[WORK TO COMPLETE]
Could you write out the records below exactly as they appear, leaving out any pictures?

•••••

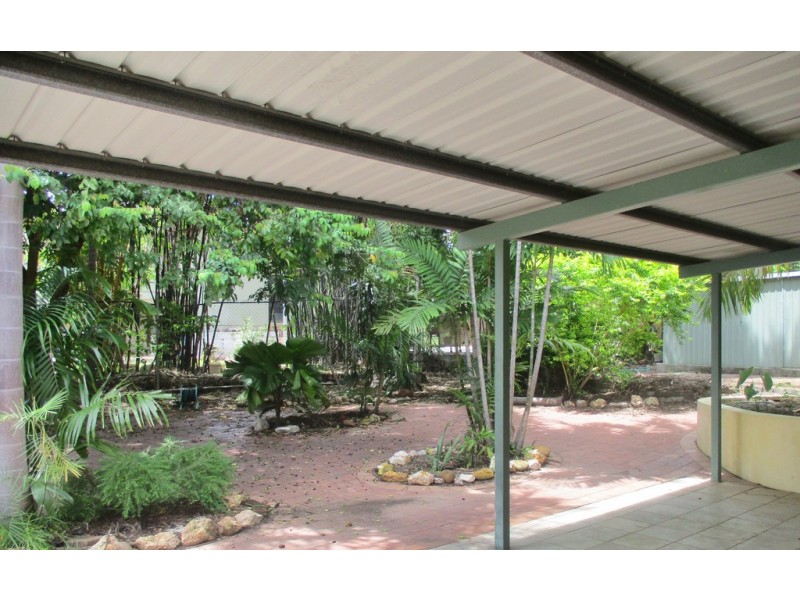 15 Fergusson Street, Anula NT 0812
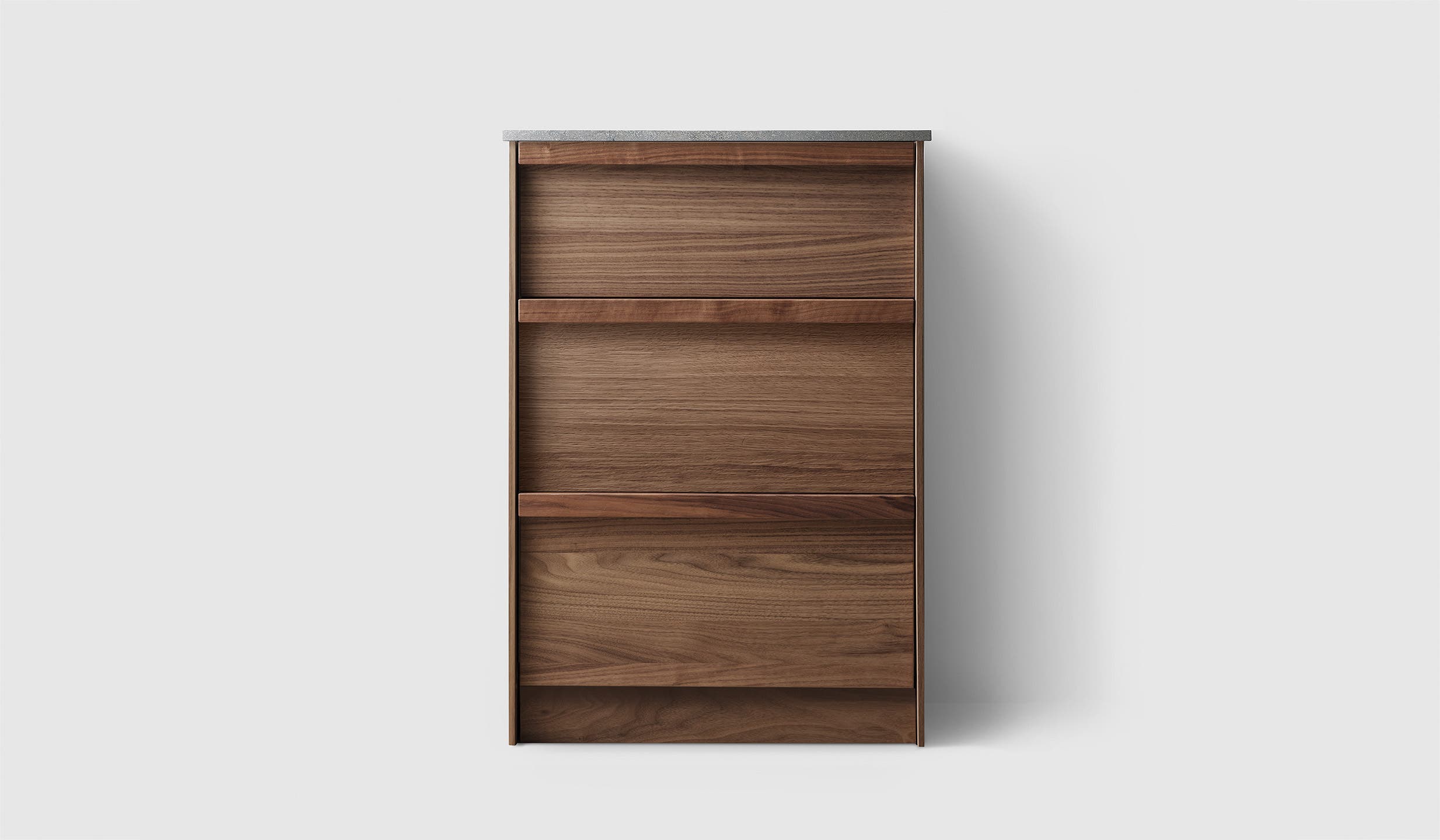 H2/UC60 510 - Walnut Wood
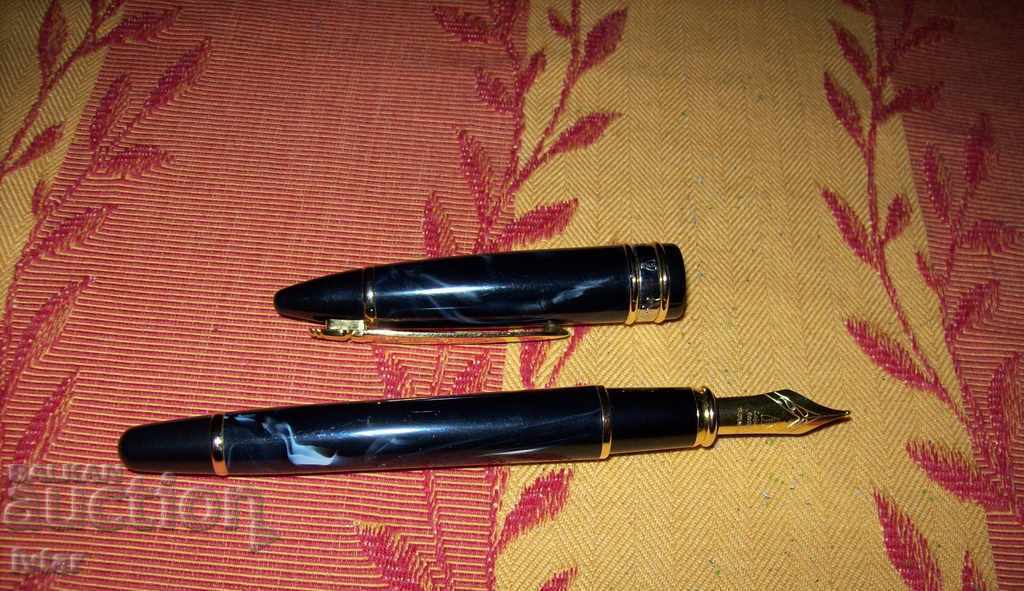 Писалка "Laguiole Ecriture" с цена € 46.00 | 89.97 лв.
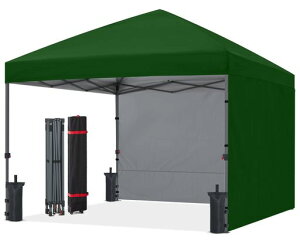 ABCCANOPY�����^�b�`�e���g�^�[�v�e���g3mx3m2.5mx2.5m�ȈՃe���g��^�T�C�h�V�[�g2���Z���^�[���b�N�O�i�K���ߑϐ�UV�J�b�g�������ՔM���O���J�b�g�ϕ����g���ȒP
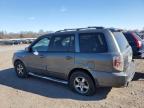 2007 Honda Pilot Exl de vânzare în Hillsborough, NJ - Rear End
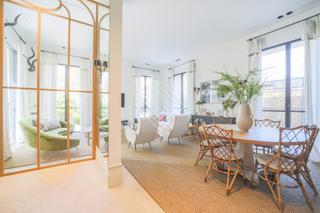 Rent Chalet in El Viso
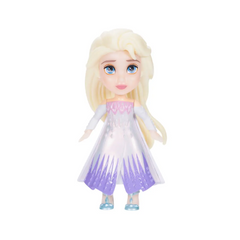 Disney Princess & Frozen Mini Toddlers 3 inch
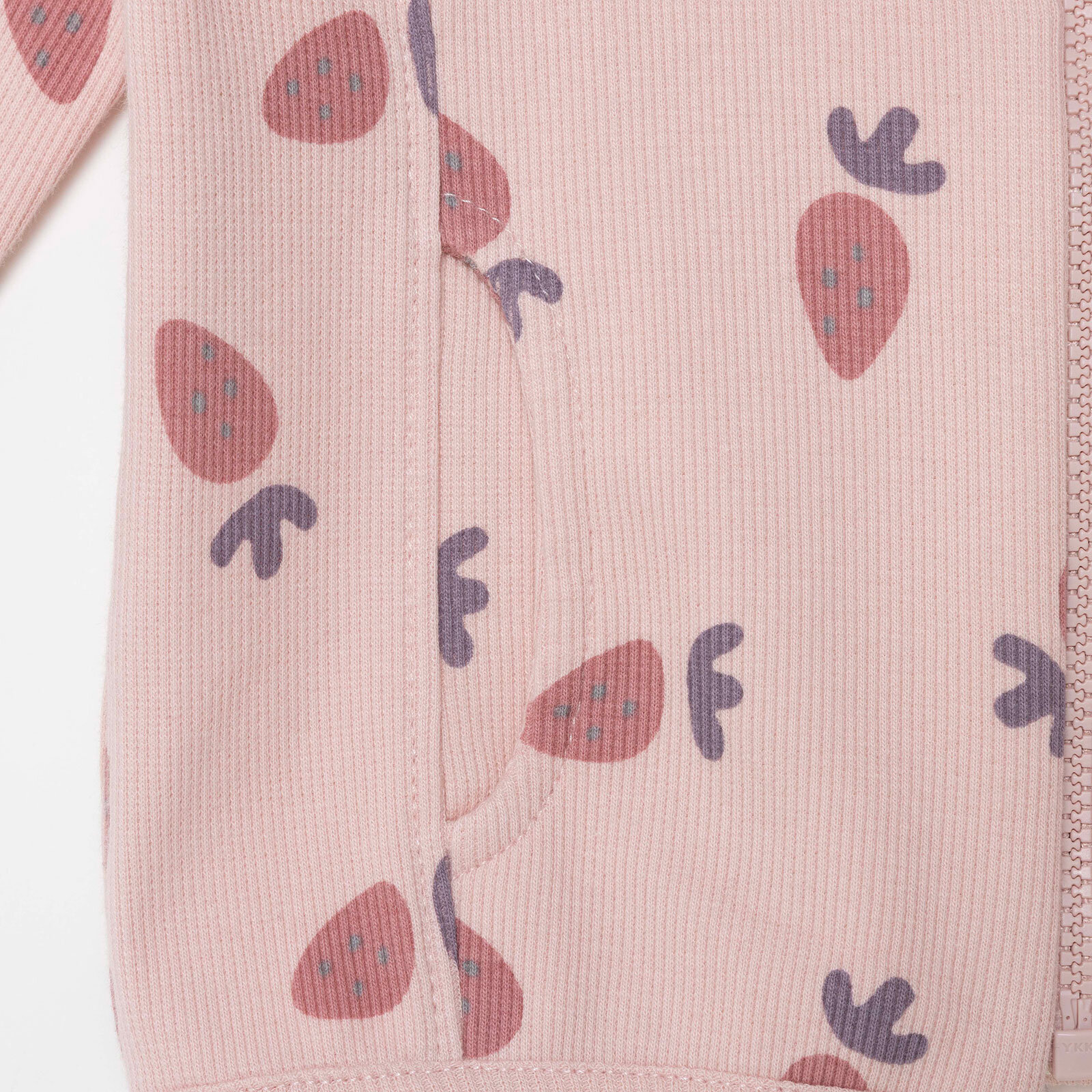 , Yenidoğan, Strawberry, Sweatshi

•••••

[RESULT OF THE TASK]
 15 Fergusson Street, Anula NT 0812
 H2/UC60 510 - Walnut Wood
 Писалка "Laguiole Ecriture" с цена € 46.00 | 89.97 лв.
 ABCCANOPY�����^�b�`�e���g�^�[�v�e���g3mx3m2.5mx2.5m�ȈՃe���g��^�T�C�h�V�[�g2���Z���^�[���b�N�O�i�K���ߑϐ�UV�J�b�g�������ՔM���O���J�b�g�ϕ����g���ȒP
 2007 Honda Pilot Exl de vânzare în Hillsborough, NJ - Rear End
 Rent Chalet in El Viso
 Disney Princess & Frozen Mini Toddlers 3 inch
 , Yenidoğan, Strawberry, Sweatshi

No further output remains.